“My Grandfather’s Clock,” is, actually, Dan Parker’s family clock.
If you sat in any elementary school classroom in the U.S. over the last century or more there’s a good chance you sang or heard the rhythmic beat of a song about, yes, that grandfather clock.
"My grandfather's clock was too large for the shelf
So it stood ninety years on the floor
It was taller by half than the old man himself
Though it weighed not a pennyweight more
It was bought on the morn of the day that he was born
And was always his treasure and pride
But it stopped, short never to go again
When the old man died..."
That very clock sat in Dan Parker’s grandfather’s home in Massachusetts when Parker, now retired and living at the Holly Creek retirement community in Centennial, was growing up.
“The first time I was aware of it I was about 5 years old or so,” Parker said. “We lived on the second floor of the farmhouse and my grandparents were on — the clock lived on the first floor. I'd hear it strike and that didn't bother me any. But then the first time I saw it I was about, oh, I don't know, but maybe 36, 40 inches tall … I had to just about bend back over to see the top.”
The song was written in 1876 by a well-known composer named Henry Clay Work, who was married to Parker’s second-great aunt. Counting back from then and noting the song’s lyric “it stood 90 years on the floor,” Parker figures the clock was built sometime in the early 1790s.
The earliest known recording was by the Haydn Quartet.
There were many others, including this one from Burl Ives. (For reference, Ives narrated the 1964 TV special “Rudolph the Red-Nosed Reindeer.”)
By family tradition the clock would have passed down to Parker but he was living in Colorado by then and didn’t want to risk it in a cross-country move or subject it to the dry Rocky Mountain air. The clock’s now at a relative’s house in Massachusetts.
“My Grandfather’s Clock” doesn’t just resonate in the United States. It’s got a big audience overseas, including in Japan where schoolchildren sing it to learn English. Japanese pop star Ken Hirai recorded it twice in the U.S., once in composer Work’s hometown. The record he made there sold 400,000 copies.
That drew the attention of his record producer, so Hirai returned with a film crew and recorded a version in front of the clock. It was beamed back to Japan for a New Year’s celebration.
The clock drew interest from the Smithsonian for awhile but that faded after what had to be a one-in-a-million accident. The clock was in its usual spot in the family home when a car outside missed a curve and barreled into the house.

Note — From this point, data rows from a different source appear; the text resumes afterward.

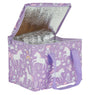 Cool bag: Unicorn Dreams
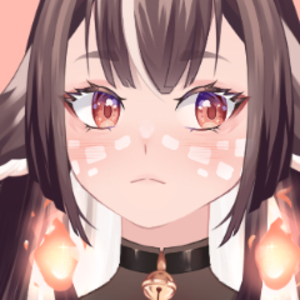 helendeer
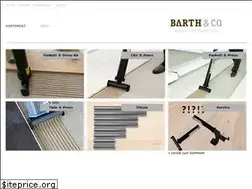 Sites similar to parkett-x-press.de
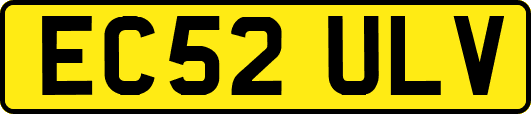 EC52ULV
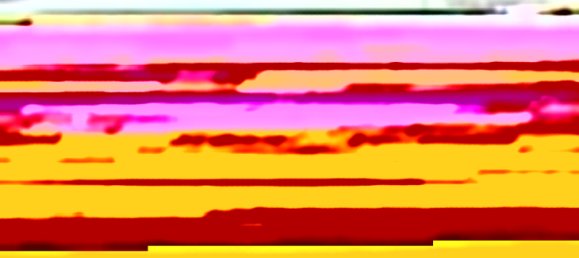 4 chambres Maison de ville à Salzgitter, Germany No. 66630 30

“It destroyed the case but it didn't damage the works. And it didn't even break the finials on the top, but it shattered the case,” Parker recounted.
“The pendulum went across the room, through the wall, right across the bedroom where my parents were sleeping and below the bed and lodged in the outside wall of the house.”
A cabinetmaker picked up the pieces and put it all back together.